De mon enfance, je crois. J’ai grandi dans une banlieue américaine (Burbank) qui est plus grise que ce qu’on en présente? Je suis de la génération des années 50, de la famille et de l’ère nucléaire: tout le monde doit être heureux et avoir 2,5 enfants… Tout était censé aller pour le mieux mais ce n’était pas la réalité. C’est pourquoi j’aime autant montrer que les choses ne sont pas ce qu’elles semblent être. Notre cité a tendance à catégoriser. Or, on n’a pas une force sans sa contre-force. Dans Mars Attacks!, les martiens étaient la force qui mettaient en évidence cette tendance à la catégorisation. En ce sens, la guerre du Golfe était typique: elle avait son hymne, son propre code visuel, son logo, son propre titre! Les choses ne sont pas si lisses. Dans mon film, tous ceux qui meurent sont ceux qui pensent avoir tout compris sur les Martiens. Et ceux qui ne dressent pas de profils types des Martiens s’en sortent.

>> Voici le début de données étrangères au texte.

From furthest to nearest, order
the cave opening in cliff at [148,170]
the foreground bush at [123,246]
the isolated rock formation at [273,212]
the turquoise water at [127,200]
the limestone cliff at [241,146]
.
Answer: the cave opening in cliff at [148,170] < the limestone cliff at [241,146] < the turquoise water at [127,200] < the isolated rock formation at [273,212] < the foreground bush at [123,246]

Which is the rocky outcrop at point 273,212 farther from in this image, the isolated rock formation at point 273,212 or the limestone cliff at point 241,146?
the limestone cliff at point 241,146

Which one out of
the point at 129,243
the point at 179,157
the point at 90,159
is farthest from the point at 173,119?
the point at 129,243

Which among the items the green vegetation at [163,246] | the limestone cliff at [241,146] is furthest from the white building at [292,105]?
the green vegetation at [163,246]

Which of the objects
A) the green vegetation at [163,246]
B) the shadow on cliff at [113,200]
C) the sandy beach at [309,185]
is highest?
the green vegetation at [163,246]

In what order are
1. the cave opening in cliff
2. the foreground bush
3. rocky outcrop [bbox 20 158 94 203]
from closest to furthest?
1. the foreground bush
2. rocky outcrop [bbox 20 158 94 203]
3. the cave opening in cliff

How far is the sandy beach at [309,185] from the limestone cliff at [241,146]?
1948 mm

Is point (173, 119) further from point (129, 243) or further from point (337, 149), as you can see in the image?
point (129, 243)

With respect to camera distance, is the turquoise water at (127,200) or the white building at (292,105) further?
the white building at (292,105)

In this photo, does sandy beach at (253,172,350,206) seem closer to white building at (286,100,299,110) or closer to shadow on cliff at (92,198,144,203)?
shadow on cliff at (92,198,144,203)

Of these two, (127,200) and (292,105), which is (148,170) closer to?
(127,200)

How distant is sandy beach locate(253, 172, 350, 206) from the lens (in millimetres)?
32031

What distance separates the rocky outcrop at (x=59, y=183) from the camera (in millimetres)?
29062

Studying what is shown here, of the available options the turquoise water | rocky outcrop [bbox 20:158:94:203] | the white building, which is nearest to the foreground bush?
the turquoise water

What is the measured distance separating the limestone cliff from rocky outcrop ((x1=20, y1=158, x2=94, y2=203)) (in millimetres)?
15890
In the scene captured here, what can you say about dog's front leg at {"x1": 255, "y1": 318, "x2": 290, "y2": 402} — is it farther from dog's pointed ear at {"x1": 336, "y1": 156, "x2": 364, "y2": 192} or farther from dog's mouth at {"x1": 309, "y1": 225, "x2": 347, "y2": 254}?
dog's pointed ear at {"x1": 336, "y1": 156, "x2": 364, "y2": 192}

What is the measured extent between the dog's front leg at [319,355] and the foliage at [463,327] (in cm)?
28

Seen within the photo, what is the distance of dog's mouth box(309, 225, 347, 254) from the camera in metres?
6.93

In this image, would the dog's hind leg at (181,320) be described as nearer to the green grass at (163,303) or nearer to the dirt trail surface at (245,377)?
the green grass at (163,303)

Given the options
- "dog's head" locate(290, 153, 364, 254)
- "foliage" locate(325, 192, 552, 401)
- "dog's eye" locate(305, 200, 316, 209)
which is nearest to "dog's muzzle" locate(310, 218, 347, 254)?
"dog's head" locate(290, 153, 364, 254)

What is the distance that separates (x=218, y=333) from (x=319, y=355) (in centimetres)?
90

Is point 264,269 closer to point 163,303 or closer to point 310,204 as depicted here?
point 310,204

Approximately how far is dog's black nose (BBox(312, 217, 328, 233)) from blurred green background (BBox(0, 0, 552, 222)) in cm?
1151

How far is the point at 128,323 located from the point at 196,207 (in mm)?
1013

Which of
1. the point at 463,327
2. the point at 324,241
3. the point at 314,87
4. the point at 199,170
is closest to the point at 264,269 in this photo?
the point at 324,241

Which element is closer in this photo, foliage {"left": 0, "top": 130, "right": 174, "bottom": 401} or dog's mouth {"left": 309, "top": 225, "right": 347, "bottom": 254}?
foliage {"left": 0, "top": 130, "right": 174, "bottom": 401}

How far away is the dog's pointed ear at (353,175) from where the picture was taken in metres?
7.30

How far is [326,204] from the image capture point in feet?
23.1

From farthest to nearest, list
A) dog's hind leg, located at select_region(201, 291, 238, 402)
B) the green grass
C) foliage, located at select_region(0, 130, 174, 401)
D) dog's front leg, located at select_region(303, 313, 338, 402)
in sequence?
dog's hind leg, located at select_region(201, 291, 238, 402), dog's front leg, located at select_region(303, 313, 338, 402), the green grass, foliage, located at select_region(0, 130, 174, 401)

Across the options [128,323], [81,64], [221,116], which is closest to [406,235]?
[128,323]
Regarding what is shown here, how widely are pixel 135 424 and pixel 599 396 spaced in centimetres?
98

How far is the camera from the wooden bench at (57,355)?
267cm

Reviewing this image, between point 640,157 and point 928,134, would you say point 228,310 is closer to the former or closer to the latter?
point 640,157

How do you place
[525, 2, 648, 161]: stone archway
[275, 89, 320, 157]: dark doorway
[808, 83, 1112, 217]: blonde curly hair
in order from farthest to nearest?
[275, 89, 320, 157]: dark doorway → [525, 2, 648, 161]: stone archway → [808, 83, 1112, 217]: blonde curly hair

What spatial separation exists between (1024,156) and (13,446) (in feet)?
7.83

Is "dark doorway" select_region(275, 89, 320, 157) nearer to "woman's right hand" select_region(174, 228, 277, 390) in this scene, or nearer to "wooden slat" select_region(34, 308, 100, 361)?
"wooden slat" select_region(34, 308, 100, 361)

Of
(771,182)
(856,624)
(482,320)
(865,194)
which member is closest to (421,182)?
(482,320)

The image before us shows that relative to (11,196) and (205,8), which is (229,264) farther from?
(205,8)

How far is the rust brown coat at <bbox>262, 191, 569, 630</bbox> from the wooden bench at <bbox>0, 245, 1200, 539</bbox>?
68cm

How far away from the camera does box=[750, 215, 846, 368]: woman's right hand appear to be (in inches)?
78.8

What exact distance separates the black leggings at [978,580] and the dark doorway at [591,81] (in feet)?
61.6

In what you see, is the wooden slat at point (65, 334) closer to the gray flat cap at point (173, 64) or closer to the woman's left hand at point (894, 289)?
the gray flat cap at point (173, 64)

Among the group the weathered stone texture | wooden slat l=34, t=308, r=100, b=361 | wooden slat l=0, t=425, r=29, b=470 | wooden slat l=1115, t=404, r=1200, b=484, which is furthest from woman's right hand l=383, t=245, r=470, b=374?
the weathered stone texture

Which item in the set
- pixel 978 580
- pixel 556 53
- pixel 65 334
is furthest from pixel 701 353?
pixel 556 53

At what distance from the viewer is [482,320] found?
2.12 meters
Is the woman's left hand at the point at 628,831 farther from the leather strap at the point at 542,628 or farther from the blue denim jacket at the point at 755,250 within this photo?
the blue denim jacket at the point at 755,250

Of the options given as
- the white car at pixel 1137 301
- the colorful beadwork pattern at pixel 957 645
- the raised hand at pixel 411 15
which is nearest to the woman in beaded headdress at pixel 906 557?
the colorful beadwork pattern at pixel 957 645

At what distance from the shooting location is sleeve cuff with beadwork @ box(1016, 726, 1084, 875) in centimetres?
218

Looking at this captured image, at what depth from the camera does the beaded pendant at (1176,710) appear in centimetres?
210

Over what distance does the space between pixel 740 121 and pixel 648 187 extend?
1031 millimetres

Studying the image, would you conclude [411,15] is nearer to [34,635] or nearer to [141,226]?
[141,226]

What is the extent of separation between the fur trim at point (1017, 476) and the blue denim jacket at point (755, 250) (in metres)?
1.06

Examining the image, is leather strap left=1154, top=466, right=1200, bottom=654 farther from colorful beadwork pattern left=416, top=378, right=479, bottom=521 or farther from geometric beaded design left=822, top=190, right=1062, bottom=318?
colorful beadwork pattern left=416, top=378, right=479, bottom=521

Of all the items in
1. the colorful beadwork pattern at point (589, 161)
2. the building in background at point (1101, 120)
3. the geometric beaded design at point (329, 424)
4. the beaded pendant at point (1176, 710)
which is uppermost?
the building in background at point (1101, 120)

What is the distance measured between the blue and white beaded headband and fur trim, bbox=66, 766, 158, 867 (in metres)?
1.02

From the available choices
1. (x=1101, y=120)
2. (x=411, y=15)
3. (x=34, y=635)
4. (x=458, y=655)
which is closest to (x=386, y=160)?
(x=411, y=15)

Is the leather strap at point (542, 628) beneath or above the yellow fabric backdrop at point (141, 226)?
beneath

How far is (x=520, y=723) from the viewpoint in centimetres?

Vous vous considérez comme un intellectuel ?
Je suis un gosse de la télé. Mes références philosophiques sont plutôt ( il rit) les Beverly Hillbillies. C’est malheureux…
Que pensez-vous de la découverte d’une vie possible sur Mars ?
Les gens qui sont choqués par l’existence d’une vie sur une autre planète me fascinent. Comme ces types qui construisent leur maison à Malibu et s’effarent que l’océan ait pu l’emporter. Les gens ont vraiment des vues étroites. Ca m’étonne toujours quand tout le monde s”excite autant sur les phénomènes de l’univers parce que, bien evidemment, ça existe!
Vous avez vu des choses ?
Bien sûr. J’ai vu des trucs que je ne peux pas expliquer. A moins qu’un type ait réussi à balancer une assiette en carton 100 mètres plus haut que tout le monde!
Dans une Amérique de plus en plus “correcte”, on sent que vous êtes, vous, à deux doigts de déraper…
J’ai de plus en plus de difficulté à définir ce qui est “politiquement correct” aujourd’hui. On n’arrête pas de hurler sur ce qui est “incorrect” et, en même temps, regardez comment on vous présente les infos! Pour moi, c’est ce qu’il y a de plus dingue. On s’insurge contre la violence dans les films et, après, on vous présente la guerre comme une minisérie, comme une charmante petite chose. Pour moi, Mars Attacks! est certes une fiction, mais, au bout du compte, il est assez bizarrement réaliste dans notre monde complètement cinglé.
Mars Attacks! est bourré de vert et de rouge, les couleurs de Noël… Noël est très présent dans vos films…
Noël est un moment heureux mais c’est aussi le moment où les gens se suicident le plus! En Amérique, les gens associent “conte de fées” à “l’histoire joyeuse pour enfants”. En réalité, ces contes sont les histoires les plus sinistres que vous puissiez entendre. Ils se rapprochent davantage du film d’horreur. C’est pour ça que j’essaie toujours de montrer que les apparences sont trompeuses. Batman, le Pingouin…, ils ont tous cette double personnalité. Noël, c’est la lumière et c’est aussi l’obscurité, je dois avouer qu’à chaque fois qu’on m’a foutu sur les genoux du Père Noël quand j’étais gamin, j’étais terrifié! D’abord, c’est qui ce type, avec son gros nez rouge et son truc blanc ?
Une question stupide…
Ok! Réponse stupide…
Pensez-vous que Bill Clinton soit un extraterrestre ?
Ce n’est pas du tout une question stupide. Ce n’est peut-être pas un alien, mais plutôt un robot…En fait, je dirais que c’est un androïde d’une autre planète.